▶ [PASSAGE]:
▼

Judge in landmark opioid trial declines to step aside


The judge overseeing next month’s landmark opioid trial declined to step aside Thursday, rejecting drug companies’ assertion that comments he made in and out of court reveal his bias toward settling the case.

U.S. District Judge Dan Aaron Polster said in his written ruling that “publicly acknowledging” the toll of the opioid epidemic “does not suggest I am biased; it shows that I am human.”

Some of the drug companies facing more than 2,500 lawsuits from around the country asked Polster this month to disqualify himself from the cases, questioning his impartiality because he has repeatedly urged the parties to settle so that money for addiction treatment and other aid could quickly go to communities.

The lawsuits, filed in federal courts around the country, have been consolidated in Polster’s Ohio court. A “bellwether” trial pitting two Ohio counties — Summit and Cuyahoga — against several drug companies is scheduled to begin Oct. 21. Polster chose them as a test of how other lawsuits might fare.

“Acknowledging the immense scope of the opioid crisis, and calling on all entities who have the power to ameliorate it to join me in doing so without delay, does not reflect any bias or prejudice toward any party to the litigation; and no reasonable observer would so conclude,” Polster added.

The judge noted he has pursued two separate tracks since he was placed in charge of the “multidistrict litigation,” or MDL, which has been described as the most complex civil lawsuit in U.S. history. The plaintiffs in the first trial are seeking billions of dollars from seven drug manufacturers and distributors for the deaths and addiction they allege the companies caused. The companies, which include Johnson & Johnson, McKesson Corp. and Walgreens, have denied the accusations.

▲

▶ [WORK TO COMPLETE]:
1 – Using the article about the opioid trial judge, decide whether each statement agrees with it. Answer yes or no and quote the words that settle it. (a) The bellwether trial sets two Ohio counties against several drug companies. (b) The drug companies face fewer than 1,000 lawsuits. (c) The companies in the first trial have admitted the accusations.
2 – Write the next part of the news article on the opioid trial judge, picking up after its final sentence.

▶ [INFORMATION SHOWN]:
▼

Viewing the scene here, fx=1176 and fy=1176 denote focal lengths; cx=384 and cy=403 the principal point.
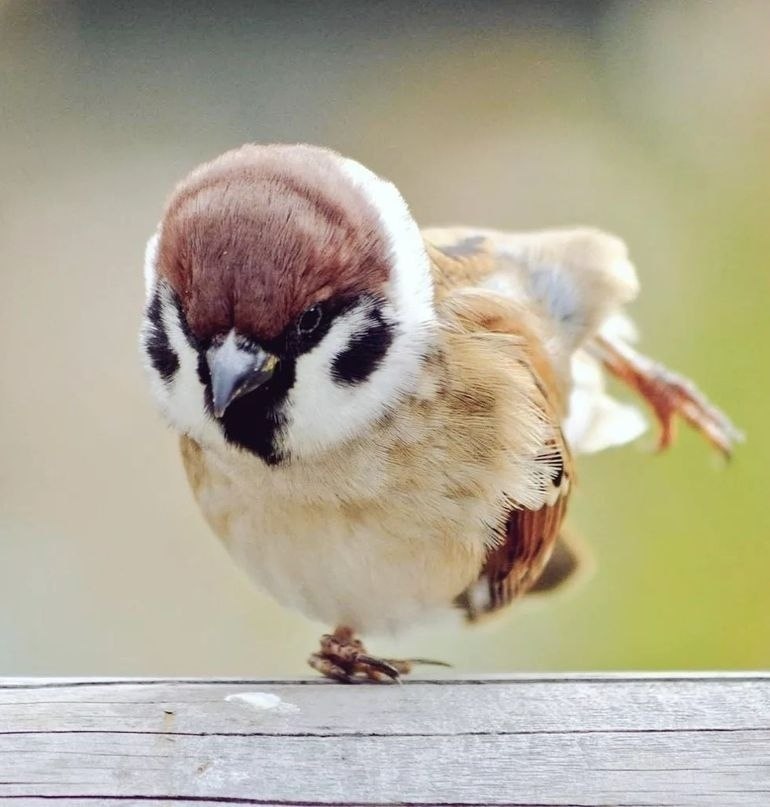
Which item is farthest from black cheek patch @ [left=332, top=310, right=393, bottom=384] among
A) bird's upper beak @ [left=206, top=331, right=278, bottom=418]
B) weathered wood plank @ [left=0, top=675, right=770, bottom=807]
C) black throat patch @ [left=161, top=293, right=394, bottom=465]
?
weathered wood plank @ [left=0, top=675, right=770, bottom=807]

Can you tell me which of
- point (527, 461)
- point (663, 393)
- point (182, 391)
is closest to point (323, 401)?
point (182, 391)

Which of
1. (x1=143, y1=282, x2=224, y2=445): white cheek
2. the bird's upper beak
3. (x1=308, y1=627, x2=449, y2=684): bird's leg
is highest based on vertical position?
the bird's upper beak

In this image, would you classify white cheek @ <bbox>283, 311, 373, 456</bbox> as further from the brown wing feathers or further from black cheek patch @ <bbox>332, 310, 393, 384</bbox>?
the brown wing feathers

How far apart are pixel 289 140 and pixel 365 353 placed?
4.72 feet

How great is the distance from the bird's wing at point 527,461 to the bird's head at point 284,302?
0.10m

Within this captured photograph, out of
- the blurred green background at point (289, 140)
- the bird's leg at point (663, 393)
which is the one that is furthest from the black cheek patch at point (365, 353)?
the blurred green background at point (289, 140)

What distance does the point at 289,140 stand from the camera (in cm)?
241

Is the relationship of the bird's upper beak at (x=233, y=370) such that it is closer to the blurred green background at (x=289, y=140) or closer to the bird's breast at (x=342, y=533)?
the bird's breast at (x=342, y=533)

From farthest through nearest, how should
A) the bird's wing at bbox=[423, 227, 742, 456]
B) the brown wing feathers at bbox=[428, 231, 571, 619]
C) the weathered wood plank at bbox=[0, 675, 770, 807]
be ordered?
the bird's wing at bbox=[423, 227, 742, 456]
the brown wing feathers at bbox=[428, 231, 571, 619]
the weathered wood plank at bbox=[0, 675, 770, 807]

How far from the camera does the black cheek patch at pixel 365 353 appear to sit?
1054mm

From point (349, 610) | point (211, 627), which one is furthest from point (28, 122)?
point (349, 610)

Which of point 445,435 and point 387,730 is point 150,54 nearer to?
point 445,435

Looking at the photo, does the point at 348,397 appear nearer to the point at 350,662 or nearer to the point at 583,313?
the point at 350,662

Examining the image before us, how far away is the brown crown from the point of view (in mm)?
942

▲

▶ [ANSWERS BY TASK]:
1 –
(a) Yes: "A “bellwether” trial pitting two Ohio counties — Summit and Cuyahoga — against several drug companies"
(b) No: "more than 2,500 lawsuits from around the country"
(c) No: "have denied the accusations."

2 –
Neither side can “credibly complain of my public observations that any settlement will unquestionably require the defendants to pay money to the plaintiffs,” Polster wrote. “This is simply a fact of litigation, not an expression of bias or prejudice or prejudgment against any defendant.”

More than 200,000 people have died of overdoses from prescription narcotics since 1999, according to government statistics.

Polster cited what he called the successes of 20 months of settlement efforts, including multimillion-dollar agreements between three manufacturers — Endo, Allergan and Mallinckrodt pharmaceutical companies — and the two Ohio counties, which removed those companies from the upcoming trial.

He also noted the court’s role in helping fashion a proposed settlement between Purdue Pharma and all 2,500 plaintiffs, as well as nearly every state, which have sued Purdue in their own courts. Purdue, the company widely blamed for fueling the drug epidemic, has declared bankruptcy. It has valued its settlement at $10 billion to $12 billion, including at least $3 billion from the Sackler family, which own the company.

A spokeswoman for the attorneys leading the federal lawsuit said in a statement that they “are gratified the court has powerfully rejected this last-ditch effort to derail the upcoming trial, which cast unfair and undeserved aspersions on the Court.”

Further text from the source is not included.